La fabrique requiert un protocole. S’il nous faut tergiverser quand le philosophe essaime quelques grapillons de raisin et harceler l’image devant des culs rouges, pour le moins la tâche reste de donner forme et conscience à l’expérience. Au cliché naturaliste substituons un stéréotype numérique. (Le capharnaüm de l’Internet serait-il aussi savant que l’encyclopédie de Diderot et d’Alembert !) A la mesure du dispositif surchargé des Salons, gardons l’impact fantasque des rectangles et des ovales, les formats extravagants, les dimensions données et feignons les autres. Projetons l’imbrication et la promiscuité sur des murs nus. Jouons de la réduction littéraire par l’objectivité de la surface, son absence d’épaisseur. A la graphie des manuscrits rendons grâce par le dessin, à l’encre par la craie.
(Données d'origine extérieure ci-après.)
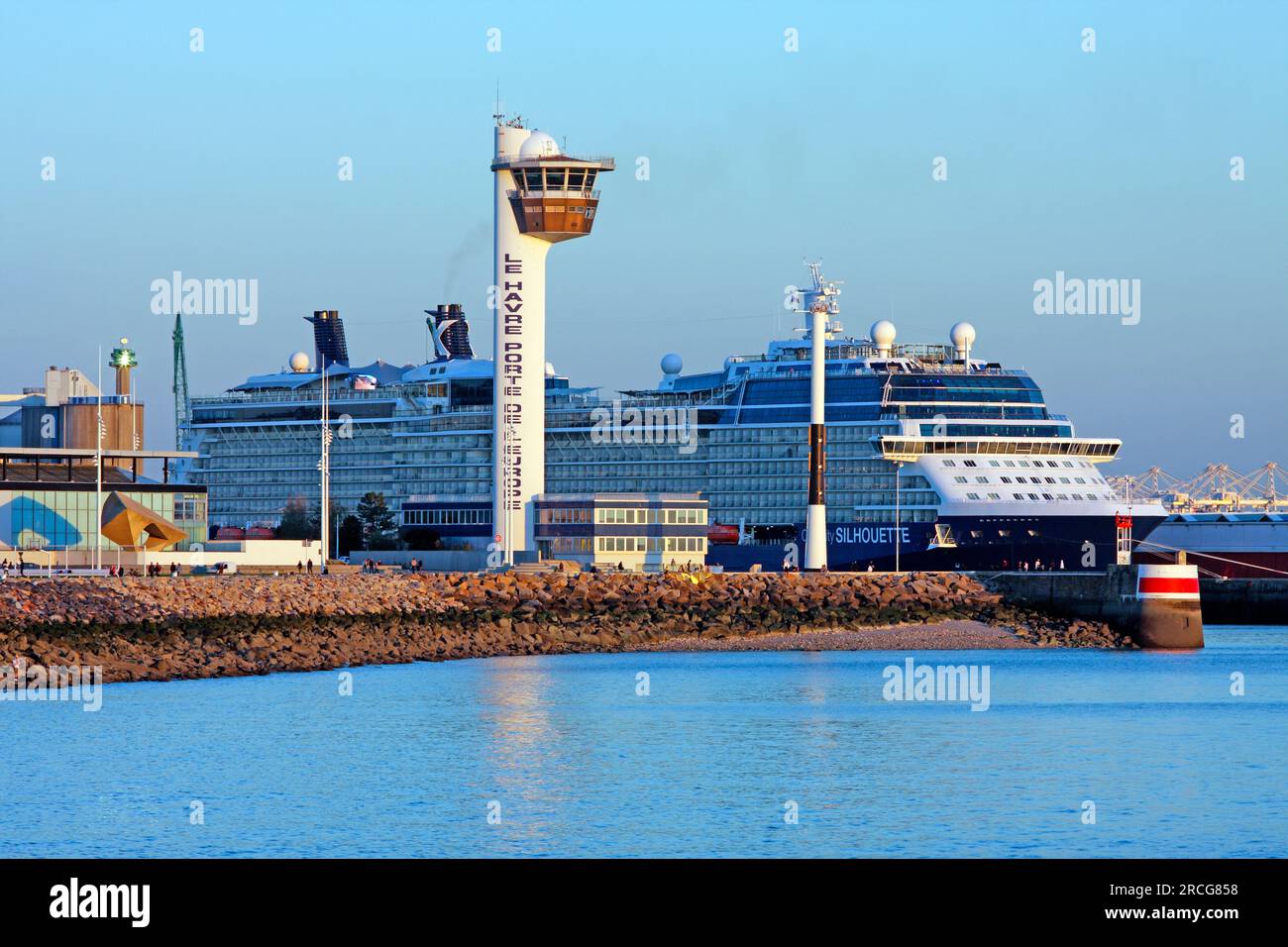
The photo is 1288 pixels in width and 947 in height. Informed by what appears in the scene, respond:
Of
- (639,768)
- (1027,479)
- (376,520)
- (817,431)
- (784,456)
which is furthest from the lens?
(376,520)

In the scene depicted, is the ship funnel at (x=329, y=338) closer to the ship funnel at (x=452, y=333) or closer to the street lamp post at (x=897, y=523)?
the ship funnel at (x=452, y=333)

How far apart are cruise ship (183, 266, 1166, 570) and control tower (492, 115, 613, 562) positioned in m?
10.3

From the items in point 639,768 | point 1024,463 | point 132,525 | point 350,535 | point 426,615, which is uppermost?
point 1024,463

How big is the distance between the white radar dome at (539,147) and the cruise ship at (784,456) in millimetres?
11496

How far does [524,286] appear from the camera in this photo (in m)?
77.8

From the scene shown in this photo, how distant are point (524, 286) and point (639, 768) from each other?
1876 inches

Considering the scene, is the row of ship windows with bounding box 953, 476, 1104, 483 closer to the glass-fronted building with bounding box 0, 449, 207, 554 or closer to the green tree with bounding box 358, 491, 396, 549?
the glass-fronted building with bounding box 0, 449, 207, 554

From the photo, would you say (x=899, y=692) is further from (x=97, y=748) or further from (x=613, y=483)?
(x=613, y=483)

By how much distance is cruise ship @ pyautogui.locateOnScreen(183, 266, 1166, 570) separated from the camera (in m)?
82.4

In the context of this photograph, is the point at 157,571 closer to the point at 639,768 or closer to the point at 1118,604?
the point at 1118,604

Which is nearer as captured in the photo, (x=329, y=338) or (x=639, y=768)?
(x=639, y=768)

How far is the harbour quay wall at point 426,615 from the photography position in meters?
45.6

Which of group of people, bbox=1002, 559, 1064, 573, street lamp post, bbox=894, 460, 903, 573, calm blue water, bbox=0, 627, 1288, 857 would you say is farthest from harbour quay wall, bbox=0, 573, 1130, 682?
street lamp post, bbox=894, 460, 903, 573

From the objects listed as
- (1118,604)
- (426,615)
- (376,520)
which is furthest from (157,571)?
(376,520)
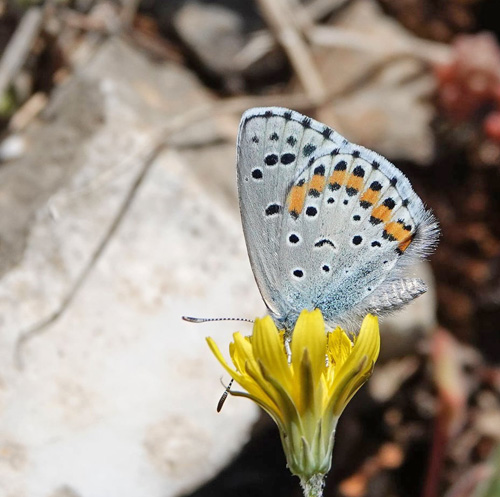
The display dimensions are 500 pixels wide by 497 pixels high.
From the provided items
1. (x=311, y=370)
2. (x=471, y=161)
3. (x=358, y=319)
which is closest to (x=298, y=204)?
(x=358, y=319)

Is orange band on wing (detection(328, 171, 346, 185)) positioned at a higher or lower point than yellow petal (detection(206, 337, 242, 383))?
→ lower

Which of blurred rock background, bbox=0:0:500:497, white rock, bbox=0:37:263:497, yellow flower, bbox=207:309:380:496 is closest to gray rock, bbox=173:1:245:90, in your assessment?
blurred rock background, bbox=0:0:500:497

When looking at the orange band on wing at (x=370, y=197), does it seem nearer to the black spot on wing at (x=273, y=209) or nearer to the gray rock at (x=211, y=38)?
the black spot on wing at (x=273, y=209)

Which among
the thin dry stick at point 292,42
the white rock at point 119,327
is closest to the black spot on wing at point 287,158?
the white rock at point 119,327

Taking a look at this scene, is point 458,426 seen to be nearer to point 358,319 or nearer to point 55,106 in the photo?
point 358,319

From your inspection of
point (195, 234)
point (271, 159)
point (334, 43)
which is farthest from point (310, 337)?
point (334, 43)

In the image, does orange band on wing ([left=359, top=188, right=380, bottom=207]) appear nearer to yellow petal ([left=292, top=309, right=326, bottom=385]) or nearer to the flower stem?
yellow petal ([left=292, top=309, right=326, bottom=385])

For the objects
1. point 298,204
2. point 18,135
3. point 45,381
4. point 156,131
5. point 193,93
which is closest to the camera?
point 298,204
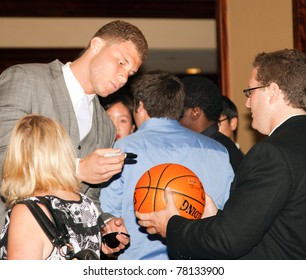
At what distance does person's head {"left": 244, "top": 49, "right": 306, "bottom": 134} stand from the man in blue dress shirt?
85cm

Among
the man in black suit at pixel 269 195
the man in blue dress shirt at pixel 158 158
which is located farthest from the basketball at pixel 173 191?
the man in blue dress shirt at pixel 158 158

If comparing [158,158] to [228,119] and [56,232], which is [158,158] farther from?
[228,119]

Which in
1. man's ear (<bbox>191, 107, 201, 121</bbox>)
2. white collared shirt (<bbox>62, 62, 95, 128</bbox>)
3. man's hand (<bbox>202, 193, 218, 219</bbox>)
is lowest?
man's hand (<bbox>202, 193, 218, 219</bbox>)

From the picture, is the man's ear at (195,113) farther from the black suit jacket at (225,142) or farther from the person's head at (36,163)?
the person's head at (36,163)

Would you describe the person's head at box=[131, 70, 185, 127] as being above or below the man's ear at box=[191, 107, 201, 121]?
above

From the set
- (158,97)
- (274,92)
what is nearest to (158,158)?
(158,97)

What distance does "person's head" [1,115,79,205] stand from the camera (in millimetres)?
2248

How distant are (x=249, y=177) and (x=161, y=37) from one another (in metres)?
7.02

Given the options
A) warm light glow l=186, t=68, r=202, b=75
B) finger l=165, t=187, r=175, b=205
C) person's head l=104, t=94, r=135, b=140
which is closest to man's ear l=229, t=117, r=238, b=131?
person's head l=104, t=94, r=135, b=140

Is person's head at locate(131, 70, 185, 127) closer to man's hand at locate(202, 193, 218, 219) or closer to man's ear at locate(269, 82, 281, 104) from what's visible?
man's hand at locate(202, 193, 218, 219)

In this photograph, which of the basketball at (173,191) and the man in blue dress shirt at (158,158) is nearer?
the basketball at (173,191)

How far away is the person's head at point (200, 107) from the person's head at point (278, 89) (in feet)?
4.99

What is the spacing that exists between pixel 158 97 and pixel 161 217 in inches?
40.8

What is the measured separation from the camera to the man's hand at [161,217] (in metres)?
2.42
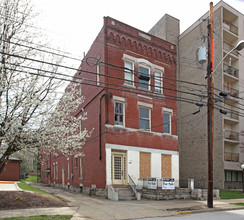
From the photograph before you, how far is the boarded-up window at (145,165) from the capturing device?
2069 cm

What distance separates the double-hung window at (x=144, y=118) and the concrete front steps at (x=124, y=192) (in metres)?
4.96

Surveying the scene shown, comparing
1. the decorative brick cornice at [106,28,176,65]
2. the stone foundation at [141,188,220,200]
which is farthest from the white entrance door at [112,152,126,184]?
the decorative brick cornice at [106,28,176,65]

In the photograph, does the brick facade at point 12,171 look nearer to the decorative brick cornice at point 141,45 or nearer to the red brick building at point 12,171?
the red brick building at point 12,171

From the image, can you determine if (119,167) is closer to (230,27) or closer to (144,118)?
(144,118)

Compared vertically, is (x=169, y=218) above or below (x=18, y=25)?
below

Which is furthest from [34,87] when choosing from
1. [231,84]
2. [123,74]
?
[231,84]

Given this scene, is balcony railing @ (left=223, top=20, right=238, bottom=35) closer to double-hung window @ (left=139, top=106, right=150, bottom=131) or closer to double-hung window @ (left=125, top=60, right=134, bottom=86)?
double-hung window @ (left=125, top=60, right=134, bottom=86)

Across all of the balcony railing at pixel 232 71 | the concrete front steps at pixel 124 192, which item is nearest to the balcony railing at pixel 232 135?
the balcony railing at pixel 232 71

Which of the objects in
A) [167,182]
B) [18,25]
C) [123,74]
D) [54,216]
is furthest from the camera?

Le salon 2013 relève d’un discours imaginable. Il présuppose la perte autant que le gain, ce qui de mots en images et d’images en mots régit notre condition. Il est en propre une tentative et une tentation, celle de l’art. 

Daniel Brandely


NOTES

Le texte source est celui de l’édition numérique disponible sur le site Gallica de la B.N.F. : Essais sur la peinture de Diderot, Fr. Buisson, Imprimeur - Libraire, rue Hautefeuille, n°20, Paris, l’An IV de la République. Le choix des textes (nécessitant d’être descriptifs), se présente entre la page 128 consacrée à Carle Vanloo et la page 339 qui clôt le chapitre sur Fragonard, avant celui consacré aux sculpteurs. Ainsi :

VANLOO / Auguste fait fermer le temple de Janus (scène romaine mythologique), page 129. Les arts supplians (allégorie), page 142. CHARDIN / Les attributs des Sciences, des Arts, de la Musique  (compositions de genre), pages 178 & 179, Une corbeille de raisins (nature morte), page 182. LEPRINCE /Pont de la ville de Nerva (paysage), page 202, Le Berceau pour les Enfants (scène de genre), page 215. CASANOVA / Une marche d’armée (scène de genre), page 221, Le Confessionnal (scène de genre), page 233. BAUDOIN / Le Cueilleur de cerises (scène de genre), page 235. DE LA PORTE / Un morceau de genre (nature morte), page 246. GREUZE / La jeune fille qui pleure son oiseau (portrait), page 256. VERNET / Marine au coucher du soleil, page 269, Sept petits tableaux de paysages appartenant à Madame Geoffrin, pages 269 à 271. VIEN / Un pigeon qui couve (scène), page 285. LEPICIE / Jésus Christ baptisé par Saint-Jean (scène biblique), page 300. AMAND / Joseph vendu par ses frères (scène biblique), page 309. FRAGONARD / L’Absence des Pères et Mères mise à profit (scène de genre), pages 337 à 339.